Records: Taxpayer Money Spent to Track Official's Mistress

FRONTENAC, Kan. (AP) - Court records say a former southeast Kansas city administrator spent taxpayer money on GPS tracking devices and monitoring services that he used to track his former mistress. The new details about Doug Sellars were included in the arrest affidavit that the Pittsburg Morning Sun obtained. Sellars is charged with official misconduct, misdemeanor stalking and three other felonies. The affidavit alleges that Sellars embezzled $8,000, spending some of it on GPS devices that he hid inside his former mistress' car bumper. Sellars began working as the Frontenac city clerk in 2004 after more than a decade with the city's police department. He was appointed interim city manager in 2014. Sellars resigned from both positions in 2015.

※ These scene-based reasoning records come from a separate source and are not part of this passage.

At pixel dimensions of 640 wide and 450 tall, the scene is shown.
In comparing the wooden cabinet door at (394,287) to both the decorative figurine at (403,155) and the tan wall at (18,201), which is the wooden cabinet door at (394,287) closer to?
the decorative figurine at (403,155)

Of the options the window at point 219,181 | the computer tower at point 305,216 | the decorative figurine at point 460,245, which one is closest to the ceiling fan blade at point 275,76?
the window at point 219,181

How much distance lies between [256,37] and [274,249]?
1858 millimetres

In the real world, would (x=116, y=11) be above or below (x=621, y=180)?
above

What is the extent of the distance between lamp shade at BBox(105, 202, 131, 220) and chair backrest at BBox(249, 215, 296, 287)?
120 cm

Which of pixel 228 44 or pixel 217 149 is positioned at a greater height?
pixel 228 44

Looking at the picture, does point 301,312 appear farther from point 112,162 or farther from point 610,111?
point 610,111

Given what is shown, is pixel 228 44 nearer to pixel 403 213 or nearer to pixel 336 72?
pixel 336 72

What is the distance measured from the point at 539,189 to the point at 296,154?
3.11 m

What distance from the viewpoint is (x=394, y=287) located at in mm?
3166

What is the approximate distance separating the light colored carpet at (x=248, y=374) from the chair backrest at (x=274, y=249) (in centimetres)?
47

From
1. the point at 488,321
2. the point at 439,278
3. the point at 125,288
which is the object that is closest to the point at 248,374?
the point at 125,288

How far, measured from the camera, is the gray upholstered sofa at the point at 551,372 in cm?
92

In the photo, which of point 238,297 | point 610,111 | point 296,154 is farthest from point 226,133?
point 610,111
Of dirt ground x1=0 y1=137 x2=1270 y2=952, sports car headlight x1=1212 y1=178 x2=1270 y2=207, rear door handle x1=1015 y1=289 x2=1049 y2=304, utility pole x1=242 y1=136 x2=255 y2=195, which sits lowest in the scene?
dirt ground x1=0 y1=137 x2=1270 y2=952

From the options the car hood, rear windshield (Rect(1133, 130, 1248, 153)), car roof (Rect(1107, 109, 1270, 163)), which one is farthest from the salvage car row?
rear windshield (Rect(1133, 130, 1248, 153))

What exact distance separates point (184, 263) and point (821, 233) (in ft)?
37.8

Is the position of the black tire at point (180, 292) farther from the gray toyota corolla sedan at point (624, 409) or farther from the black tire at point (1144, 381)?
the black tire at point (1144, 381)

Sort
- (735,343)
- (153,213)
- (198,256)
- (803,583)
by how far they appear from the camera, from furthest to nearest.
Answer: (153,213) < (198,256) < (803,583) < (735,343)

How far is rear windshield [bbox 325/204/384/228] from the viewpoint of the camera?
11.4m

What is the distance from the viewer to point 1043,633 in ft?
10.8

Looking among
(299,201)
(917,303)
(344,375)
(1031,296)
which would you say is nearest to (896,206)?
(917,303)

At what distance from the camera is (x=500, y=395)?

Saline County Deputies Bust Colorado Pot Carriers

DENVER – Two Coloradans were arrested late on Tuesday night near Salina after deputies allegedly found them with more than 32 pounds of marijuana in their car. The Saline County Sheriff’s Office pulled over a car on I-70 just after 11 p.m. Tuesday for a lane violation. Deputies searched the car after saying they could smell marijuana, according to the sheriff’s office. Inside, deputies found 32.2 pounds of packaged marijuana worth approximately $143,000 the sheriff’s office said. Deputies arrested both people in the vehicle: 22-year-old Ryan Cullen of Aurora, Colorado and 43-year-old Maritza Ortega of Centennial, Colorado. They could face charges of marijuana possession with intent to distribute.